Re: Controlling changes in plpgsql variable resolution

From
Pavel Stehule
Date:
2009/10/20 Tom Lane <tgl@sss.pgh.pa.us>:
> Merlin Moncure <mmoncure@gmail.com> writes:
>> How about warning for release before making the big switch?  The text
>> cast change, while ultimately good, maybe could have been stretched
>> out for a release or two...it was painful.  I do though absolutely
>> think that it was good in the end to not support a compatibility
>> option in core.
>
> As long as we provide a backwards-compatible setting, I don't believe
> this change will be a huge deal.  The problem with the implicit-casts
> business was that there was no reasonable way to provide a control
> switch --- the catalog entries were either there or not :-(.  So far
> as I can tell at the moment, there won't be any large technical cost
> to providing a backwards-compatible option for this plpgsql change.

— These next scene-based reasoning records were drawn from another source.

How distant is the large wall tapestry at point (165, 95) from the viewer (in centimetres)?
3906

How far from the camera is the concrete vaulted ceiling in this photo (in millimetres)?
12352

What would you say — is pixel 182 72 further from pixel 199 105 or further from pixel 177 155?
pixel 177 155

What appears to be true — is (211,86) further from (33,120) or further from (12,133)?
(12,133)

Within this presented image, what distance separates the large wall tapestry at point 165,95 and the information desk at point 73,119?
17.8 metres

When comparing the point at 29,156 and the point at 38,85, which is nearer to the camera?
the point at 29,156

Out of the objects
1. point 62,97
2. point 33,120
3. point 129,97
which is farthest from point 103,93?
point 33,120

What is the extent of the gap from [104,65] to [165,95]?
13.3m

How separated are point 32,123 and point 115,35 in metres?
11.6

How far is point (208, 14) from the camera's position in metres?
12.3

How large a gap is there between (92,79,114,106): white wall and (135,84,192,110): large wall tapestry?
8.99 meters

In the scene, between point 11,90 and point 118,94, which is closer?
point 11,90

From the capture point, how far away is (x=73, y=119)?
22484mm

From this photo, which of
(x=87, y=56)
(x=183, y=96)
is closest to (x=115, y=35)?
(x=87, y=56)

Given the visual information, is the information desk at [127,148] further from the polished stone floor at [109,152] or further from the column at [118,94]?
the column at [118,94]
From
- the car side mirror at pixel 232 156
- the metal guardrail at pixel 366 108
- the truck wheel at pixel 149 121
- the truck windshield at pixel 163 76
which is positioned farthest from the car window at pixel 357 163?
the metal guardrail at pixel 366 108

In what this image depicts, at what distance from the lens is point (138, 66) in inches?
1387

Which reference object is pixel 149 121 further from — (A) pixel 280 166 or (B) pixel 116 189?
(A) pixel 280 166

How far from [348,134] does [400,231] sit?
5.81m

I don't thing, so drop some implicit-casts was huge problem. Somebody
could to use Peter's patch, that recreate missing casts.

regards
Pavel
>
>                        regards, tom lane
>


David Fetter <david@fetter.org> writes:
> This isn't about a "passion for neatness."  It's about recognizing
> that some experiments have failed and weeding out the failures.  The
> RULE system, for example, was a ground-breaking innovation in the
> sense of being a truly new idea.  Evidence over the decades since has
> shown that it was a *bad* idea, and I like to think we're going with
> an evidence-based approach.  Things like add_missing_from and
> regex_flavor, to name two examples, are just bletcherous hacks
> invented to solve no-longer-extant problems.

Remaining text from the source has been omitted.